Sunday, May 18, 2008

Akurasi, Akurasi, Akurasi

Gw masih inget dinding ruang putih berplafon gipsum itu terpasang plakat berjajar. Sebagian berisi motivasi diri, sebagian lain berisi aturan2 ’emas’ jurnalistik. Sedikit banyak gw ngerasa gak semestinya gw ada di ruangan ini. Tapi kala itu, program pelatihan kantor mengharuskan gw bersama kru produksi redaksi menghabiskan jadwal pelatihan grafis bersama GM Sudharta selama beberapa hari.

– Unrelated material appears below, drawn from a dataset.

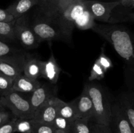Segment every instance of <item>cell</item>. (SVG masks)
<instances>
[{"label": "cell", "instance_id": "1", "mask_svg": "<svg viewBox=\"0 0 134 133\" xmlns=\"http://www.w3.org/2000/svg\"><path fill=\"white\" fill-rule=\"evenodd\" d=\"M111 43L118 54L128 65L133 67V46L128 29L117 25L94 24L91 29Z\"/></svg>", "mask_w": 134, "mask_h": 133}, {"label": "cell", "instance_id": "2", "mask_svg": "<svg viewBox=\"0 0 134 133\" xmlns=\"http://www.w3.org/2000/svg\"><path fill=\"white\" fill-rule=\"evenodd\" d=\"M84 88L92 102L96 123L109 126L111 125V104L109 98L103 89L96 83H86Z\"/></svg>", "mask_w": 134, "mask_h": 133}, {"label": "cell", "instance_id": "3", "mask_svg": "<svg viewBox=\"0 0 134 133\" xmlns=\"http://www.w3.org/2000/svg\"><path fill=\"white\" fill-rule=\"evenodd\" d=\"M0 103L3 108H7L17 118L33 119L34 112L29 99L22 96L19 92L12 90L0 96Z\"/></svg>", "mask_w": 134, "mask_h": 133}, {"label": "cell", "instance_id": "4", "mask_svg": "<svg viewBox=\"0 0 134 133\" xmlns=\"http://www.w3.org/2000/svg\"><path fill=\"white\" fill-rule=\"evenodd\" d=\"M14 31L16 40L25 48L34 49L39 46L40 43L30 26V20L26 14L15 19Z\"/></svg>", "mask_w": 134, "mask_h": 133}, {"label": "cell", "instance_id": "5", "mask_svg": "<svg viewBox=\"0 0 134 133\" xmlns=\"http://www.w3.org/2000/svg\"><path fill=\"white\" fill-rule=\"evenodd\" d=\"M35 18L30 26L39 43L43 41H52L62 39V35L57 27L50 20L43 16L41 13Z\"/></svg>", "mask_w": 134, "mask_h": 133}, {"label": "cell", "instance_id": "6", "mask_svg": "<svg viewBox=\"0 0 134 133\" xmlns=\"http://www.w3.org/2000/svg\"><path fill=\"white\" fill-rule=\"evenodd\" d=\"M119 1H100L98 0H83L86 10L92 15L95 20L108 22L113 9L119 4Z\"/></svg>", "mask_w": 134, "mask_h": 133}, {"label": "cell", "instance_id": "7", "mask_svg": "<svg viewBox=\"0 0 134 133\" xmlns=\"http://www.w3.org/2000/svg\"><path fill=\"white\" fill-rule=\"evenodd\" d=\"M54 85L55 84H52L51 83L41 84L39 87L31 93L29 101L34 113L37 109L47 100L51 98L56 96L57 88Z\"/></svg>", "mask_w": 134, "mask_h": 133}, {"label": "cell", "instance_id": "8", "mask_svg": "<svg viewBox=\"0 0 134 133\" xmlns=\"http://www.w3.org/2000/svg\"><path fill=\"white\" fill-rule=\"evenodd\" d=\"M58 99L54 96L44 102L34 112L33 119L37 122L51 124L57 116Z\"/></svg>", "mask_w": 134, "mask_h": 133}, {"label": "cell", "instance_id": "9", "mask_svg": "<svg viewBox=\"0 0 134 133\" xmlns=\"http://www.w3.org/2000/svg\"><path fill=\"white\" fill-rule=\"evenodd\" d=\"M111 125H114L116 133H134V129L119 102L111 105L110 126Z\"/></svg>", "mask_w": 134, "mask_h": 133}, {"label": "cell", "instance_id": "10", "mask_svg": "<svg viewBox=\"0 0 134 133\" xmlns=\"http://www.w3.org/2000/svg\"><path fill=\"white\" fill-rule=\"evenodd\" d=\"M75 106L77 119H83L90 121L94 117V107L92 102L85 88L81 95L72 101Z\"/></svg>", "mask_w": 134, "mask_h": 133}, {"label": "cell", "instance_id": "11", "mask_svg": "<svg viewBox=\"0 0 134 133\" xmlns=\"http://www.w3.org/2000/svg\"><path fill=\"white\" fill-rule=\"evenodd\" d=\"M61 69L57 63L53 53L47 61H43L41 78H45L52 84H56L59 78Z\"/></svg>", "mask_w": 134, "mask_h": 133}, {"label": "cell", "instance_id": "12", "mask_svg": "<svg viewBox=\"0 0 134 133\" xmlns=\"http://www.w3.org/2000/svg\"><path fill=\"white\" fill-rule=\"evenodd\" d=\"M134 18L133 8L124 6L119 3L112 10L107 23L115 24L117 23L133 21Z\"/></svg>", "mask_w": 134, "mask_h": 133}, {"label": "cell", "instance_id": "13", "mask_svg": "<svg viewBox=\"0 0 134 133\" xmlns=\"http://www.w3.org/2000/svg\"><path fill=\"white\" fill-rule=\"evenodd\" d=\"M41 1V0H16L5 10L16 19L26 14L33 7L39 5Z\"/></svg>", "mask_w": 134, "mask_h": 133}, {"label": "cell", "instance_id": "14", "mask_svg": "<svg viewBox=\"0 0 134 133\" xmlns=\"http://www.w3.org/2000/svg\"><path fill=\"white\" fill-rule=\"evenodd\" d=\"M37 80L31 79L24 74H20L13 81V90L19 93H31L41 86Z\"/></svg>", "mask_w": 134, "mask_h": 133}, {"label": "cell", "instance_id": "15", "mask_svg": "<svg viewBox=\"0 0 134 133\" xmlns=\"http://www.w3.org/2000/svg\"><path fill=\"white\" fill-rule=\"evenodd\" d=\"M43 61L28 55L24 66L23 73L26 76L34 80L41 78Z\"/></svg>", "mask_w": 134, "mask_h": 133}, {"label": "cell", "instance_id": "16", "mask_svg": "<svg viewBox=\"0 0 134 133\" xmlns=\"http://www.w3.org/2000/svg\"><path fill=\"white\" fill-rule=\"evenodd\" d=\"M119 105L126 115L131 126L134 129V109L133 96L130 95H124L119 102Z\"/></svg>", "mask_w": 134, "mask_h": 133}, {"label": "cell", "instance_id": "17", "mask_svg": "<svg viewBox=\"0 0 134 133\" xmlns=\"http://www.w3.org/2000/svg\"><path fill=\"white\" fill-rule=\"evenodd\" d=\"M57 116L70 120L77 119L76 110L73 103L65 102L58 98V112Z\"/></svg>", "mask_w": 134, "mask_h": 133}, {"label": "cell", "instance_id": "18", "mask_svg": "<svg viewBox=\"0 0 134 133\" xmlns=\"http://www.w3.org/2000/svg\"><path fill=\"white\" fill-rule=\"evenodd\" d=\"M96 23L95 20L86 9L79 16L75 22V26L81 30L91 29Z\"/></svg>", "mask_w": 134, "mask_h": 133}, {"label": "cell", "instance_id": "19", "mask_svg": "<svg viewBox=\"0 0 134 133\" xmlns=\"http://www.w3.org/2000/svg\"><path fill=\"white\" fill-rule=\"evenodd\" d=\"M15 20L9 22H0V40L1 41H16L14 31Z\"/></svg>", "mask_w": 134, "mask_h": 133}, {"label": "cell", "instance_id": "20", "mask_svg": "<svg viewBox=\"0 0 134 133\" xmlns=\"http://www.w3.org/2000/svg\"><path fill=\"white\" fill-rule=\"evenodd\" d=\"M23 71L19 68L5 61H0V75L14 80Z\"/></svg>", "mask_w": 134, "mask_h": 133}, {"label": "cell", "instance_id": "21", "mask_svg": "<svg viewBox=\"0 0 134 133\" xmlns=\"http://www.w3.org/2000/svg\"><path fill=\"white\" fill-rule=\"evenodd\" d=\"M35 121L33 119H16L15 132L20 133H32Z\"/></svg>", "mask_w": 134, "mask_h": 133}, {"label": "cell", "instance_id": "22", "mask_svg": "<svg viewBox=\"0 0 134 133\" xmlns=\"http://www.w3.org/2000/svg\"><path fill=\"white\" fill-rule=\"evenodd\" d=\"M75 120L68 119L61 116H57L52 122V125L56 129L63 130L66 133H71Z\"/></svg>", "mask_w": 134, "mask_h": 133}, {"label": "cell", "instance_id": "23", "mask_svg": "<svg viewBox=\"0 0 134 133\" xmlns=\"http://www.w3.org/2000/svg\"><path fill=\"white\" fill-rule=\"evenodd\" d=\"M89 120L76 119L73 122L71 133H94L89 125Z\"/></svg>", "mask_w": 134, "mask_h": 133}, {"label": "cell", "instance_id": "24", "mask_svg": "<svg viewBox=\"0 0 134 133\" xmlns=\"http://www.w3.org/2000/svg\"><path fill=\"white\" fill-rule=\"evenodd\" d=\"M105 72H106L105 71L103 68L102 67V65L98 62V59H96L95 62H94V63L93 64L92 66L88 80L92 82V81L95 80H99L103 79L105 77Z\"/></svg>", "mask_w": 134, "mask_h": 133}, {"label": "cell", "instance_id": "25", "mask_svg": "<svg viewBox=\"0 0 134 133\" xmlns=\"http://www.w3.org/2000/svg\"><path fill=\"white\" fill-rule=\"evenodd\" d=\"M14 80L0 75V95L3 96L13 90Z\"/></svg>", "mask_w": 134, "mask_h": 133}, {"label": "cell", "instance_id": "26", "mask_svg": "<svg viewBox=\"0 0 134 133\" xmlns=\"http://www.w3.org/2000/svg\"><path fill=\"white\" fill-rule=\"evenodd\" d=\"M55 130L56 129L52 125L37 122L35 121L32 133H54Z\"/></svg>", "mask_w": 134, "mask_h": 133}, {"label": "cell", "instance_id": "27", "mask_svg": "<svg viewBox=\"0 0 134 133\" xmlns=\"http://www.w3.org/2000/svg\"><path fill=\"white\" fill-rule=\"evenodd\" d=\"M17 52H18L13 49L10 45L7 44L5 42L0 40V58L16 53Z\"/></svg>", "mask_w": 134, "mask_h": 133}, {"label": "cell", "instance_id": "28", "mask_svg": "<svg viewBox=\"0 0 134 133\" xmlns=\"http://www.w3.org/2000/svg\"><path fill=\"white\" fill-rule=\"evenodd\" d=\"M97 59H98V62L102 65V66L103 68V69H104L105 72H107L109 69L113 67L112 61L110 59L109 57H108V56H107L105 54L103 50L101 52V54L99 55V57Z\"/></svg>", "mask_w": 134, "mask_h": 133}, {"label": "cell", "instance_id": "29", "mask_svg": "<svg viewBox=\"0 0 134 133\" xmlns=\"http://www.w3.org/2000/svg\"><path fill=\"white\" fill-rule=\"evenodd\" d=\"M16 117L13 118L0 126V133H14L15 121Z\"/></svg>", "mask_w": 134, "mask_h": 133}, {"label": "cell", "instance_id": "30", "mask_svg": "<svg viewBox=\"0 0 134 133\" xmlns=\"http://www.w3.org/2000/svg\"><path fill=\"white\" fill-rule=\"evenodd\" d=\"M90 127L94 133H113L109 126L94 123Z\"/></svg>", "mask_w": 134, "mask_h": 133}, {"label": "cell", "instance_id": "31", "mask_svg": "<svg viewBox=\"0 0 134 133\" xmlns=\"http://www.w3.org/2000/svg\"><path fill=\"white\" fill-rule=\"evenodd\" d=\"M15 20L14 17L6 11L5 9H0V22H9Z\"/></svg>", "mask_w": 134, "mask_h": 133}, {"label": "cell", "instance_id": "32", "mask_svg": "<svg viewBox=\"0 0 134 133\" xmlns=\"http://www.w3.org/2000/svg\"><path fill=\"white\" fill-rule=\"evenodd\" d=\"M3 108L0 109V126L11 119L10 113L9 112L4 110Z\"/></svg>", "mask_w": 134, "mask_h": 133}, {"label": "cell", "instance_id": "33", "mask_svg": "<svg viewBox=\"0 0 134 133\" xmlns=\"http://www.w3.org/2000/svg\"><path fill=\"white\" fill-rule=\"evenodd\" d=\"M121 5L134 9V0H119Z\"/></svg>", "mask_w": 134, "mask_h": 133}, {"label": "cell", "instance_id": "34", "mask_svg": "<svg viewBox=\"0 0 134 133\" xmlns=\"http://www.w3.org/2000/svg\"><path fill=\"white\" fill-rule=\"evenodd\" d=\"M54 133H66V132L64 131H63V130H58V129H56L54 131Z\"/></svg>", "mask_w": 134, "mask_h": 133}, {"label": "cell", "instance_id": "35", "mask_svg": "<svg viewBox=\"0 0 134 133\" xmlns=\"http://www.w3.org/2000/svg\"><path fill=\"white\" fill-rule=\"evenodd\" d=\"M111 1H119V0H111Z\"/></svg>", "mask_w": 134, "mask_h": 133}, {"label": "cell", "instance_id": "36", "mask_svg": "<svg viewBox=\"0 0 134 133\" xmlns=\"http://www.w3.org/2000/svg\"><path fill=\"white\" fill-rule=\"evenodd\" d=\"M3 108V107L2 106H1V103H0V109H1V108Z\"/></svg>", "mask_w": 134, "mask_h": 133}, {"label": "cell", "instance_id": "37", "mask_svg": "<svg viewBox=\"0 0 134 133\" xmlns=\"http://www.w3.org/2000/svg\"><path fill=\"white\" fill-rule=\"evenodd\" d=\"M84 1H85V0H84Z\"/></svg>", "mask_w": 134, "mask_h": 133}]
</instances>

Yang paling menarik adalah salah satu plakat yang bertuliskan kata2 mutiara dari Pulitzer, seorang tokoh jurnalistik yang namanya diabadikan menjadi penghargaan tinggi di bidang jurnalistik. Tertulis dengan ukuran huruf besar-besar ’Akurasi, akurasi, akurasi’. Betapa kata ’akurasi’ merupakan hal dasar yang teramat penting sehingga harus diulang tiga kali dalam satu kalimat. Gw rasa media massa memang sepatutnya memegang teguh prinsip tersebut mengingat efek media yang luar biasa terhadap khalayak ramai.

Masih seperti ada di depan gw, salah seorang editor senior koran terkemuka di Jogja pernah bilang, ”Akurat n gak akurat itu seperti gol dalam sepak bola. Walopun tipis bedanya, gol dan hampir gol punya perbedaan prinsip yang sangat dalam. Membuahkan nilai atau tidak sama sekali. Akurat, atau tidak akurat sama sekali”.

Keakuratan adalah hal yang gak gw temuin di salah satu majalah mingguan terkemuka di Indonesia yang gw baca sembari menunggu boarding di Bandara Ngurah Rai, Bali. Pada sepotong artikel tentang konversi minyak tanah ke LPG di Jakarta yang menarik perhatian gw. Ada sedikit hal mengganggu di dalam tubuh berita tentang penyebutan nara sumber yang dikutip majalah tersebut. Djaelani Sutomo bukanlah Direktur Bahan Bakar Minyak Pertamina, bahkan gak ada jabatan seperti tersebut di dalam tubuh organisasi Pertamina.

Memang remeh sekali. Salah sebut jabatan, gelar, tempat, ato UTBHGPL (Urusan Tata Bahasa dan Hal Gak Penting Lainnya) memang jamak terjadi di media massa. Mungkin memang gak sebegitu penting dibandingkan dengan nilai dari berita tersebut. Bisa saja (mungkin kalo redaksi majalah tersebut paham kesalahan yang mereka perbuat ato setelah ada surat keluhan resmi dari yang bersangkutan) majalah terbitan terbaru hanya memuat ralat bahwa Djaelani Sutomo itu bukanlah Direktur Bahan Bakar Minyak Pertamina, melainkan Vice President Pemasaran Bahan Bakar Minyak Retail. Tapi ketika satu sisi berita sudah tidak akurat, apalagi yang isa kita percayai dari berita tersebut? ’Akurat, atau tidak akurat sama sekali’.

Catatan: Semakin hari, gw semakin sensitif sama yang namanya berita tentang minyak dan gas. Tanyalah kenapa.